Supplied passage |
----------
3i carries on business as an investment trust under section 842 of the Income and Corporation Taxes Act 1988. Continuation of this approval is subject to the Company directing its affairs in line with the requirements of the legislation. Changes in government policy and taxation legislation which could affect the results of the Group's operations or financial position are closely monitored.
3i complies with the 'Guidelines for Disclosure and Transparency in Private Equity', known as the Walker guidelines, which is a voluntary code published in November 2007. The Group's Pillar 3 disclosure document can be found at www.3igroup.com.
Strategic risks
The Group's strategy is based on a full analysis of its operating environment. In determining the appropriate business model, market and sector evaluations are taken into account, as well as the identification and assessment of external and internal risk factors. Significant unexpected changes or outcomes, beyond those factored into the Group's strategy and business model, may occur which could have an impact on the Group's performance or financial position.
----------
Set task A |
Please copy the rows from the line with "modality = photomicrograph" up to and including the line with "Plasmodium malariae.", leaving out the pictures.

Records supplied |
----------
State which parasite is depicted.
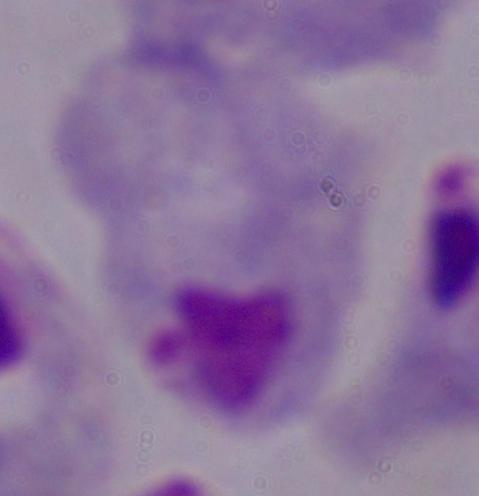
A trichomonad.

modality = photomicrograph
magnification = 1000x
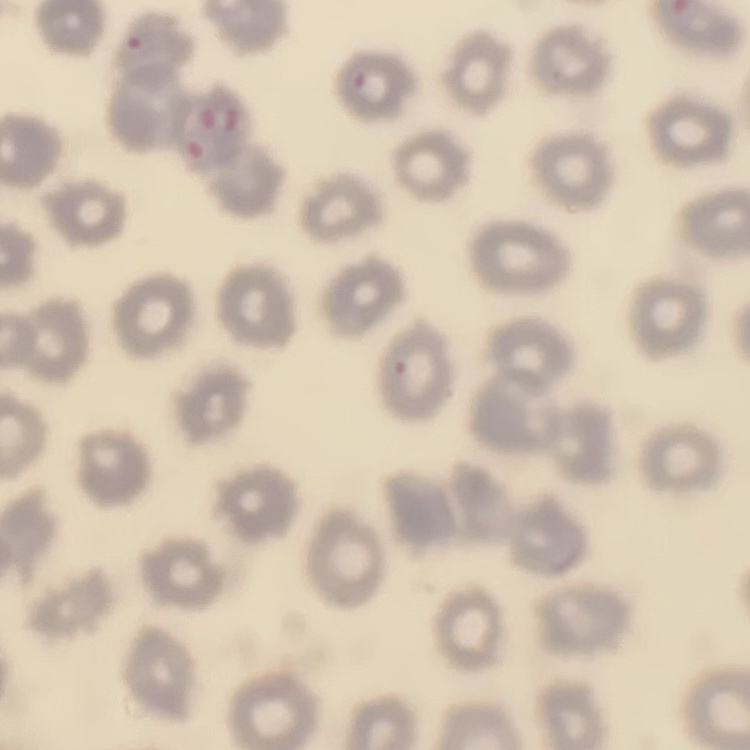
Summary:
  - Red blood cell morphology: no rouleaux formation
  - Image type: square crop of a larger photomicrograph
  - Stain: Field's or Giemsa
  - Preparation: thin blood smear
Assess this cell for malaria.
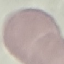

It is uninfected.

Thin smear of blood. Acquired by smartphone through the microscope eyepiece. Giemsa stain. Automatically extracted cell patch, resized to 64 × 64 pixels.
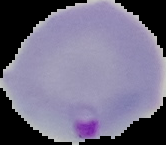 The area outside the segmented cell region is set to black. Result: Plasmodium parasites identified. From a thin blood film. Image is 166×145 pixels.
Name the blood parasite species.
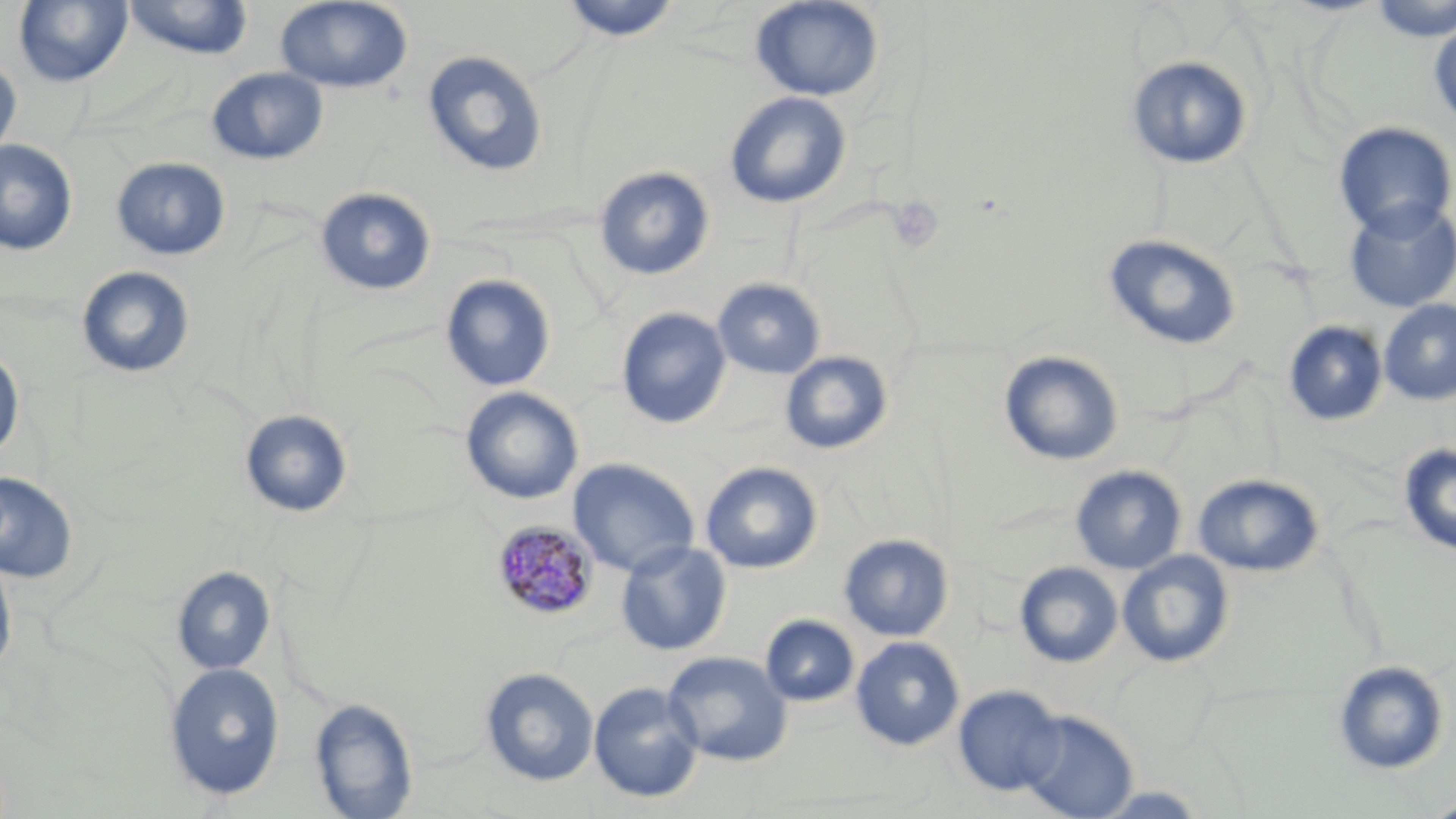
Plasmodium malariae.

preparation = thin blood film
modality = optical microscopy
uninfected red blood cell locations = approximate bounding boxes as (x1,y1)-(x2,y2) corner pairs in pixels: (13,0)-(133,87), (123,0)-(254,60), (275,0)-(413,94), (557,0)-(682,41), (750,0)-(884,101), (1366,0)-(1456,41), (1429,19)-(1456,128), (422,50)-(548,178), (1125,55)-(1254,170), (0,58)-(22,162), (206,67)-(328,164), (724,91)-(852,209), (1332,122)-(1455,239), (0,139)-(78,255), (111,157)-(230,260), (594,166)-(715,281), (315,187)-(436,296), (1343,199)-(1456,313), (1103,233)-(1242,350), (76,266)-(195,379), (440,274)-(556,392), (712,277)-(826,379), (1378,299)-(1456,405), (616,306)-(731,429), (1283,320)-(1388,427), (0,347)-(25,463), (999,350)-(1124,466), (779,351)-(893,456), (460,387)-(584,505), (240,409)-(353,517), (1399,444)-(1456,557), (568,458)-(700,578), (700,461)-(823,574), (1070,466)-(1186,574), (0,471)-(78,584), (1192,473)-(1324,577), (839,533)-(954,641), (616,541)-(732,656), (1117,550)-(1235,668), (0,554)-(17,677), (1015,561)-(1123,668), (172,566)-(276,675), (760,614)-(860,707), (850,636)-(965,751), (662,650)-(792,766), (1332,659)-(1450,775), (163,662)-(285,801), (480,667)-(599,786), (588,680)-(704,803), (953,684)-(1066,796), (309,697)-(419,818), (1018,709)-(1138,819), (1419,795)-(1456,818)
----------
Set task B |
Carry on the passage about 3i's regulatory and strategic risks from the point where it ends.

Expected answer A |
modality = photomicrograph
magnification = 1000x
Summary:
  - Red blood cell morphology: no rouleaux formation
  - Image type: square crop of a larger photomicrograph
  - Stain: Field's or Giemsa
  - Preparation: thin blood smear
Assess this cell for malaria.

It is uninfected.

Thin smear of blood. Acquired by smartphone through the microscope eyepiece. Giemsa stain. Automatically extracted cell patch, resized to 64 × 64 pixels.
 The area outside the segmented cell region is set to black. Result: Plasmodium parasites identified. From a thin blood film. Image is 166×145 pixels.
Name the blood parasite species.
Plasmodium malariae.

Expected answer B |
This is addressed through the monitoring of a range of key performance indicators, forecasts and periodic updates of plans and underlying assumptions.
A commentary on the impact of current market conditions, and 3i's priorities and strategy in this context, is set out in the Overview section.
Investment risks
Investment decisions
The Group operates in a very competitive market. Changes in the number of market participants, the availability of funds within the market, the pricing of assets, or in the ability to access deals on a proprietary basis could have a significant effect on the Group's competitive position and on the sustainability of returns.
The ability of the Group to source and execute good quality investments in such markets is dependent upon a range of factors. The most important of these include: (i) the ability to attract and develop people with the requisite investment experience and cultural fit; (ii) organisation of teams whose structure is market-adapted and whose compensation is results-oriented; and (iii) effective application of collective knowledge and relationships to each investment opportunity.
3i's investment appraisal is undertaken in a rigorous manner. This includes approval by the relevant business line partnerships, and where appropriate, peer review by executives from other business lines, together with 3i's international network of industry and sector specialists. Investments over £5 million are presented to an Investment Committee chaired by an authorised member of the Management Committee and comprising our senior investment executives.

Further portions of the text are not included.